Au vue de son importance, sa production doit être suivie, surveillée et strictement contrôlée. Tout comme le miel qu’elles produisent, les abeilles doivent aussi bénéficier d’une protection et d’une observation constante de la part des autorités et des responsables du secteur, car leur protection est une garantie pour la sauvegarde de notre Environnement et toutes ses composantes dont la biodiversité faunique et floristique.
A retenir enfin, l’Apiculture est une activité qui contribue à la lutte contre la desertification et le changement climatique en favorisant et accelerant la régénération des plantes à travers leur pollinisation par les abeilles ».
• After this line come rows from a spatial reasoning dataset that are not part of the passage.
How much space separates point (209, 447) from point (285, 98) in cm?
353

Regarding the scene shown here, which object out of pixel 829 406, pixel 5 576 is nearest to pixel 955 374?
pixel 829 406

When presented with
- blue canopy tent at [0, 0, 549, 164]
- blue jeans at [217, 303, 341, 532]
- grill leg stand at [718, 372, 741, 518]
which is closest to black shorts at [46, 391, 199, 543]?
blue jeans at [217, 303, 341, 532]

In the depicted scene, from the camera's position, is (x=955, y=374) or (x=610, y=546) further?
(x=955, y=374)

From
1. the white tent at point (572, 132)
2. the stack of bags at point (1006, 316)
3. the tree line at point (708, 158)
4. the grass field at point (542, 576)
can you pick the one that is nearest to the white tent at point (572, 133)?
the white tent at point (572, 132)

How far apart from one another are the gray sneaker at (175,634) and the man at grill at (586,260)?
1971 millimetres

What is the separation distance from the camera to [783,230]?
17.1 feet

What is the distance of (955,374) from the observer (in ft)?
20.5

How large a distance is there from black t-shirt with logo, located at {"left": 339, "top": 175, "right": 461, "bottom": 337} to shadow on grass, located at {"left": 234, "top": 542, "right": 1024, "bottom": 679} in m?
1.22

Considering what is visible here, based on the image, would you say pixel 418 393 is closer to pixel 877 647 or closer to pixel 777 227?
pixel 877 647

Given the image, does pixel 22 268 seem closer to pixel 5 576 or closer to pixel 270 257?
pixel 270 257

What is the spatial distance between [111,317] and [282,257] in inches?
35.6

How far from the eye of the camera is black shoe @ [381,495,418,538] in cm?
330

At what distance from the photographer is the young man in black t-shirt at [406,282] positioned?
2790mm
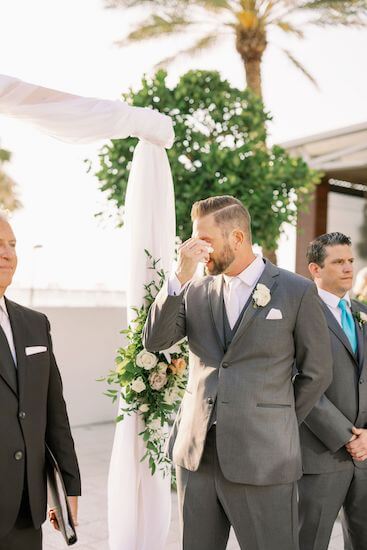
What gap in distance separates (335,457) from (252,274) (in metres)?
1.02

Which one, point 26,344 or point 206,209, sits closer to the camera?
point 26,344

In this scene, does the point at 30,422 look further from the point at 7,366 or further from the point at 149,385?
the point at 149,385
Selon le Réseau des Chambres d’Agriculture du Niger ( RECA), « en plus d’offrir des produits à forte valeur ajoutée comme le miel et la cire, l’apiculture contribue à l’accroissement de la production et de la productivité des terres agricoles et forestières grâce à la pollinisation des fleurs provoquée par la visite des abeilles ». Le RECA ajoute que « De par ses conséquences écologiques positives (pollinisation des fleurs donc favorise la production et la vie des plantes), elle permet d’aborder avec aisance les thèmes relatifs à la préservation de l’environnement et au reboisement avec les populations ». En conclusion, estime le RECA, « Sa promotion sera donc une solution pour la protection des ressources naturelles de la réserve de biosphère transfrontalière et pour la réduction de la pauvreté dans les communautés riveraines. »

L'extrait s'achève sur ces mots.